(TASK INSTRUCTIONS)
Reproduce the listing exactly and skip over any pictures.

(INFORMATION GIVEN)
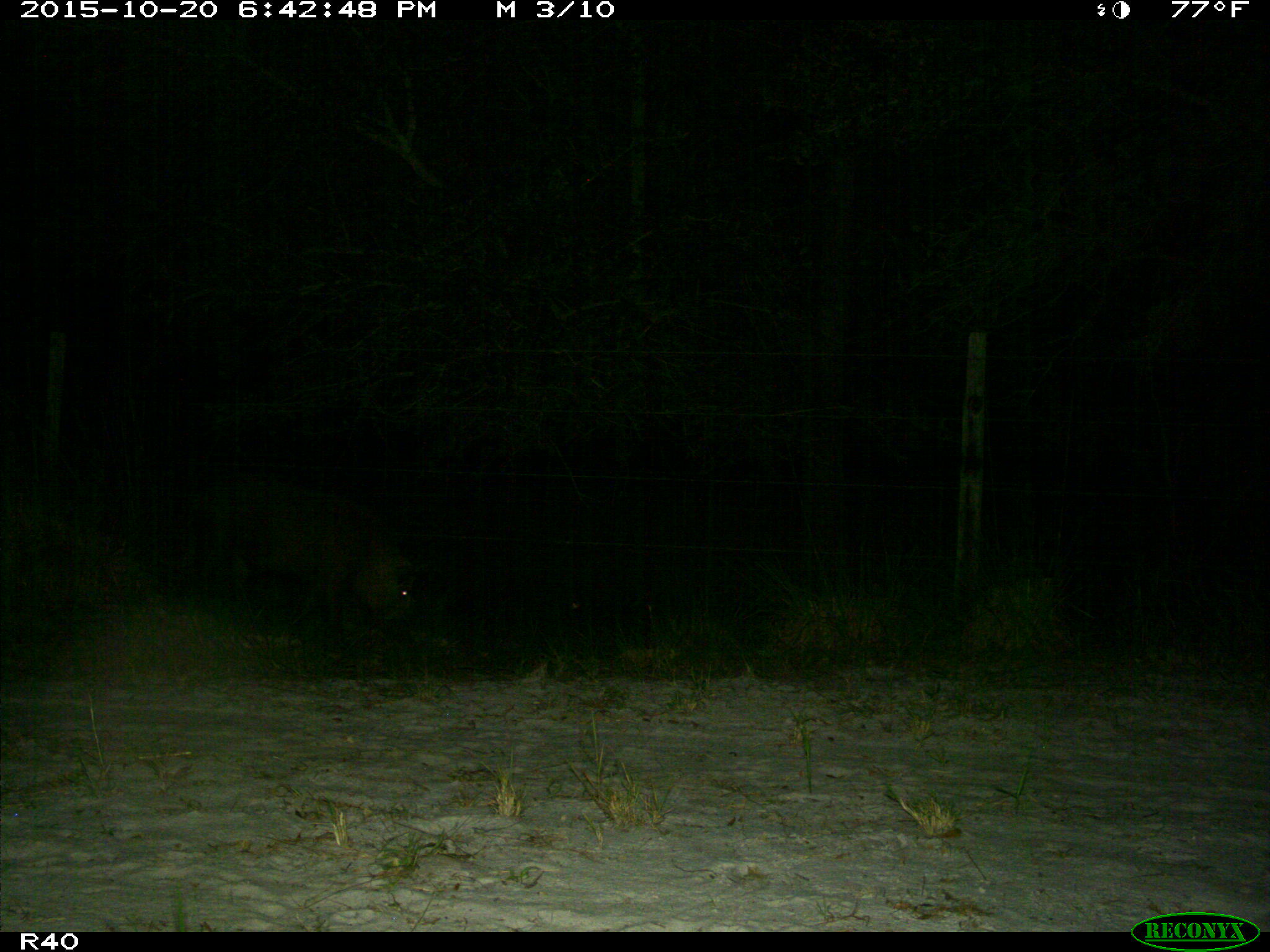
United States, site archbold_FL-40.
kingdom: Animalia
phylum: Chordata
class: Mammalia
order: Artiodactyla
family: Suidae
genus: Sus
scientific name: Sus scrofa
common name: wild boar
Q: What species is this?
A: Sus scrofa (wild boar).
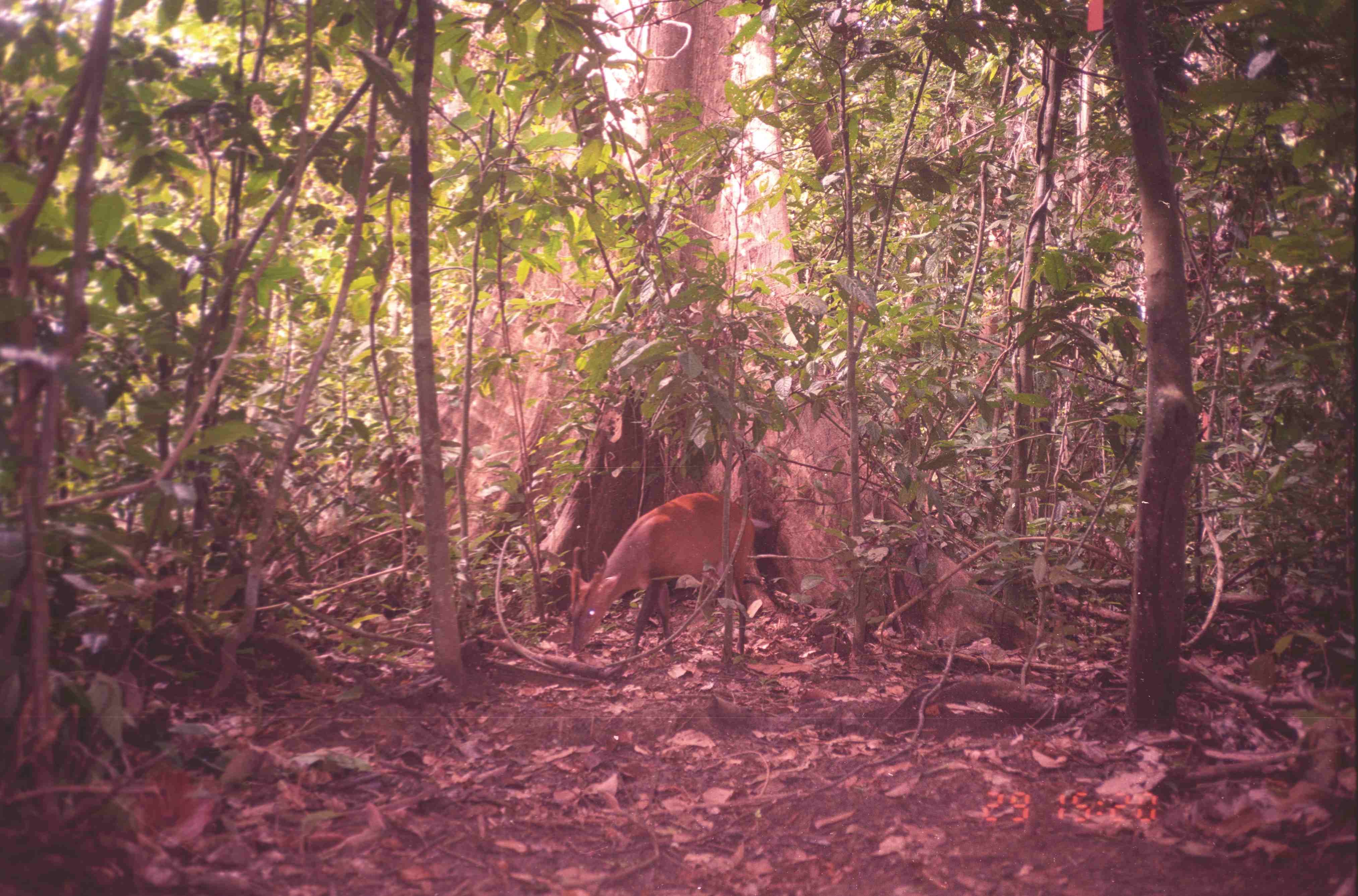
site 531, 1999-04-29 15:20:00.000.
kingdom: Animalia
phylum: Chordata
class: Mammalia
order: Artiodactyla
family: Cervidae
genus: Muntiacus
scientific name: Muntiacus muntjak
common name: southern red muntjac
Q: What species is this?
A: Muntiacus muntjak (southern red muntjac).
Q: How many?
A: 1.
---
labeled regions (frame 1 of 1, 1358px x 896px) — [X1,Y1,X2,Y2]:
muntiacus muntjak: [561,492,755,667]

(SOLUTION TO THIS PROBLEM)
United States, site archbold_FL-40.
kingdom: Animalia
phylum: Chordata
class: Mammalia
order: Artiodactyla
family: Suidae
genus: Sus
scientific name: Sus scrofa
common name: wild boar
Q: What species is this?
A: Sus scrofa (wild boar).
site 531, 1999-04-29 15:20:00.000.
kingdom: Animalia
phylum: Chordata
class: Mammalia
order: Artiodactyla
family: Cervidae
genus: Muntiacus
scientific name: Muntiacus muntjak
common name: southern red muntjac
Q: What species is this?
A: Muntiacus muntjak (southern red muntjac).
Q: How many?
A: 1.
---
labeled regions (frame 1 of 1, 1358px x 896px) — [X1,Y1,X2,Y2]:
muntiacus muntjak: [561,492,755,667]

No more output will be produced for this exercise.